Bununla birlikte bu olay boykot havasının şiddetini bir derece kırmıştı. Boykot kararının aleyhinde hatırı sayılır birkaç kişi de ortaya çıkınca, “Bi’set”in 10. yılı, Miladi 619 senesinde, Kureyş’in hudut tanımaz inat ve inkârlarının eseri olan bu boykot uygulaması ortadan kaldırılmıştı. Anlaşmanın feshedildiği halka açıklanmış ve boykot kararlarının yazılı bulunduğu sahife yırtılıp atılmıştı. Böylece müşrikler, “vazgeçilmez bağlılık” olarak vasıflandırdıkları zulüm ve dalâlet kokan bir karardan da dönmüş oluyorlardı. Bu; şirkin, iman önünde mağlubiyetinin açıkça bir hezimeti sayılmıştı.
Bu üç senelik muhasara öylesine şiddetli ve sıkıntılı geçmişti ki, Resul-i Ekrem Efendimiz bu hâdiseyi seneler sonra bile unutmamıştı. Mekke’nin fethine geldikleri sırada, Minâ’dan Mekke’ye ineceği zaman:
“Ertesi günü inşaallah varacağımız yer, Kinâneoğulları’nın yurdu, yani Muhassab olacaktır ki, burada Kureyş ve Kinâneoğulları, küfür ve inkâr üzerine söz ve fikir birliği yapmışlardı.”[2] diyerek, o acı günleri ashabına hatırlatmışlardı.[3]
2- Faizli Kredi (Borç) Dağıtımı ve İbtidai Bankacılık.
İslam öncesi cahiliye dönemi Mekkesi’nde, en kolay ve en kârlı, ama en kirli kazanç yollarından birisi de FAİZ’cilik yapmak ve RİBA’cılık yoluyla, halkın emeğini ve alın terini sömürmeye çalışmaktı. Müşriklerin elebaşlarından Velid Bin Muğire gibi birçok zengin kişi tefecilikle ve bir nevi iptidai bankacılık yöntemiyle halkı faizli borca batırıp, sonunda her şeylerini, hatta maalesef kadınlarını ve kızlarını ellerinden almakta, kendilerini de köle yapmaktalardı. Meşhur İslam Tarihçisi İbni Hişam, Peygamberimizin akrabalarından olan Ebu Vehb’in: “Ey Kureyş (elebaşları!)… Kâbe’nin tamiri ve hizmeti için asla FAİZ ve ZİNA parası vermeyin… Sadece temiz ve helâl kazancınızla hayır işleyin!” uyarısı yaparak, Mekke müşriklerinin faiz ve zina yoluyla haksız ve ahlâksız kazanç sağladıklarını açığa vurmuşlardı.

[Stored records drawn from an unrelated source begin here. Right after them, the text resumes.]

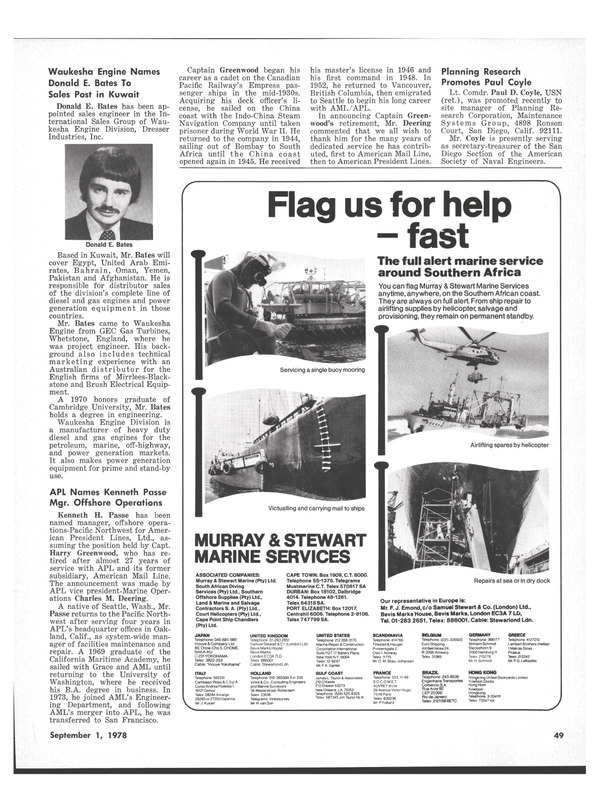 Maritime Reporter Magazine, page 47,  Sep 1978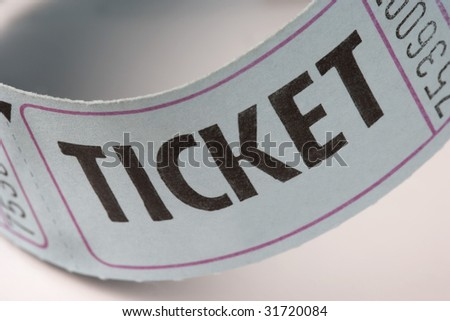 Generic Ticket on a White Background - stock photo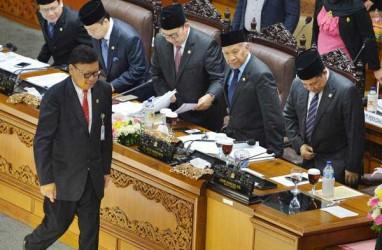 Politisi PKS Ini Khawatir Indeks Demokrasi Indonesia Terus Menurun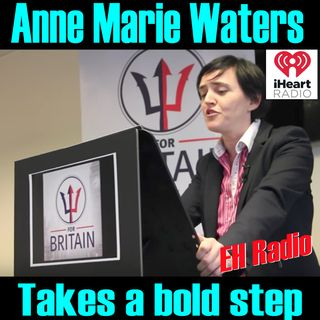 Morning moment Anne marie Waters BREAKS AWAY Oct 19 2017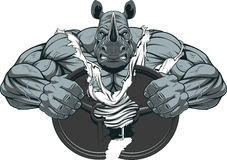 Strong rhinoceros athlete. Vector illustration of a strong rhino with big biceps Royalty Free Stock Photo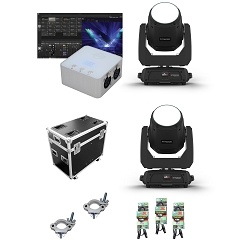 Chauvet DJ Intimidator Beam 355 IRC Package Deal 2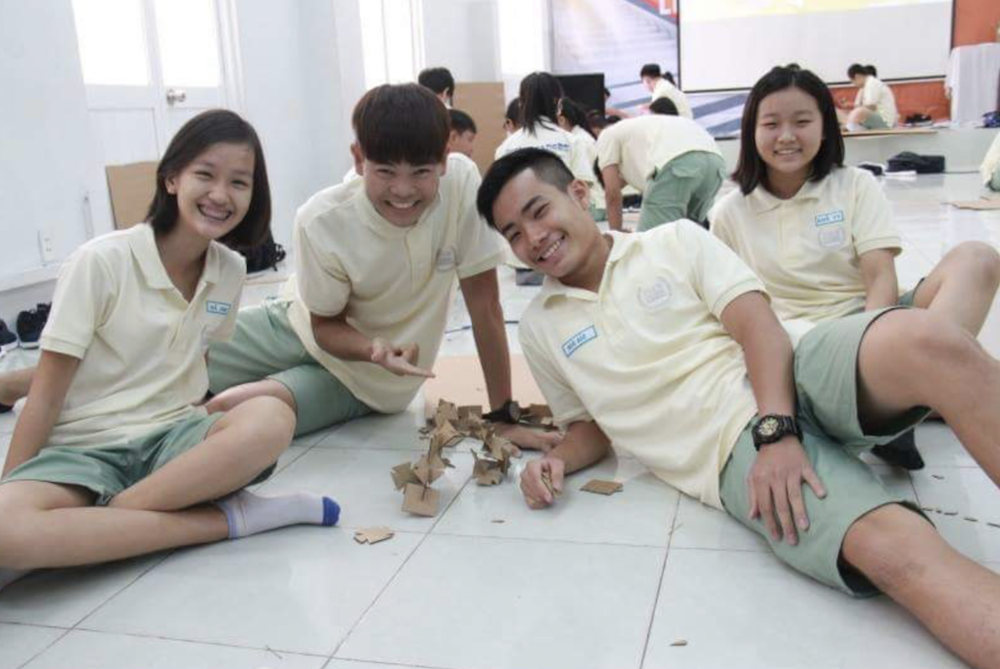 Screen Shot 2018-07-24 at 11.12.46 AM.png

Bugünkü Banka Faizleri ile Kur’an’daki “RİBA”nın farklı şeyleri anlattığını savunup, banka faizciliğine kılıf ve fetva uyduranlar, çağdaş Bel’amlar konumundadır!
Bakara 275. ayetinde şöyle buyrulmaktadır:
“(Farklı isimler ve sistemler içerisinde ve çeşitli şekillerde) Faiz (riba) yiyenler (ve faiz ekonomisini yürütenler; dünyada asla ayakta duramayacak, onurlu ve huzurlu yaşayamayacak, kıyamet günü ise) ancak şeytan çarpmış (sara nöbetine yakalanmış) olanın kalkışı gibi, (Allah’ın kahrına uğramış) olmaktan başka (bir tarzda) kalkamayacaklardır. Bu, onların: “Alım-satım da ancak faiz gibidir” demelerinden (faizi helâl görmelerinden ve faize fetva üretmelerinden) dolayıdır. Oysa Allah, (riskli ve zahmetli) alışverişi helâl, (emek sömürücü ve kan emici) faizi ise haram kılmıştır. Böyle her kime Rabbinden bir uyarı ve yasaklama gelip de (faize) bir son verirse, artık geçmiş (dönemdeki uygulamaları ve kazandıkları) kendisine kalır (ve bağışlanır; bundan sonraki) işi(nin başarısı ve bereketi) de Allah’a aittir. (Devlet ona helâl ve hayırlı kazanç yolları göstermelidir.) Kim de (cahili sisteme) geri dönerek (faizli muameleye devam ederse), artık onlar ateşin halkıdır, orada sürekli kalacaklardır. [Not: Bu ayette “Elleziy ye’külü-r riba” (Faiz yiyen kimse) denmeyip; çoğul olarak “Elleziyne ye’külune-r riba” (Faiz yiyen kimseler) buyrulması, yani, ismi mevsulün, cemi müzekker salim kalıbı ile getirilmiş bulunması; asıl tehlikeli ve tahrip edici FAİZ’in, ferdi riba muamelesinden ziyade bugünkü gibi bir sistem halinde ve resmi müesseseler (banka şubeleri) eliyle yürütülen faiz cinsinin olduğuna dikkat çekmek amaçlıdır.]”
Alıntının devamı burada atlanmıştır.